## PASSAGE PROPOSÉ
C’est dans un contexte de commémoration des attentats du 13 novembre 2015 que se déroule la 17e édition de la Semaine de rencontres islamo-chrétiennes (SERIC), initiée par le Groupe d’amitié islamo-chrétienne (GAIC), soutenue par le Comité catholique contre la faim et pour le développement (CCFD – Terre Solidaire) et le Secours Islamique France (SIF), et organisée par de nombreux acteurs locaux chrétiens et musulmans et associations impliquées dans le dialogue interreligieux.

« La SERIC 2017 se situe dans un contexte de crispations autour des religions et de questionnements sur leur positionnement dans la société », expliquent Hélène Millet et Haydar Demiryurek, du GAIC. « Même si les Français savent de mieux en mieux éviter les pièges de l’amalgame, l’actualité est parfois utilisée pour attiser les méfiances et le rejet », relèvent-ils. « Les événements SERIC proposés visent à faire expérimenter les bienfaits de la rencontre : nous sommes appelés à sortir de nos aprioris et de nos peurs, invités à convertir nos regards. »

Au programme, des évènements aussi diversifiés que des conférences, des projections-débats, des repas partagés, des séminaires de formation ou bien encore la représentation théâtrale de Djihad suivie d'une rencontre avec les comédiens (au Chesnay, le 27 novembre). On en dénombre quelque 70 organisés dans 40 lieux différents répartis dans les principales villes de France (voir la carte interactive).

## EXTRAIT DES DONNÉES

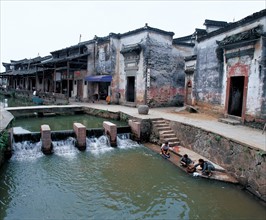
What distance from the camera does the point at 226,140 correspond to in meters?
8.19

## QUESTIONS D'ÉTUDE
(A) Dites si chacune des affirmations suivantes est conforme au passage sur la SERIC : (i) la SERIC est soutenue par le Secours Islamique France ; (ii) la représentation théâtrale de Djihad a lieu à Paris le 13 novembre ; (iii) quelque 70 événements sont organisés dans 40 lieux différents. Pour chacune, répondez par oui ou par non et citez les mots décisifs du passage sans les modifier.
(B) Reproduisez sans aucune modification tout ce qui va, dans le passage sur la SERIC, de « C’est dans un » jusqu'à « le dialogue interreligieux. ».

## RÉPONSES PAR CONSIGNE
(A)
(i) Oui : « soutenue par le Comité catholique contre la faim et pour le développement (CCFD – Terre Solidaire) et le Secours Islamique France (SIF) ».
(ii) Non : « au Chesnay, le 27 novembre ».
(iii) Oui : « On en dénombre quelque 70 organisés dans 40 lieux différents ».

(B)
C’est dans un contexte de commémoration des attentats du 13 novembre 2015 que se déroule la 17e édition de la Semaine de rencontres islamo-chrétiennes (SERIC), initiée par le Groupe d’amitié islamo-chrétienne (GAIC), soutenue par le Comité catholique contre la faim et pour le développement (CCFD – Terre Solidaire) et le Secours Islamique France (SIF), et organisée par de nombreux acteurs locaux chrétiens et musulmans et associations impliquées dans le dialogue interreligieux.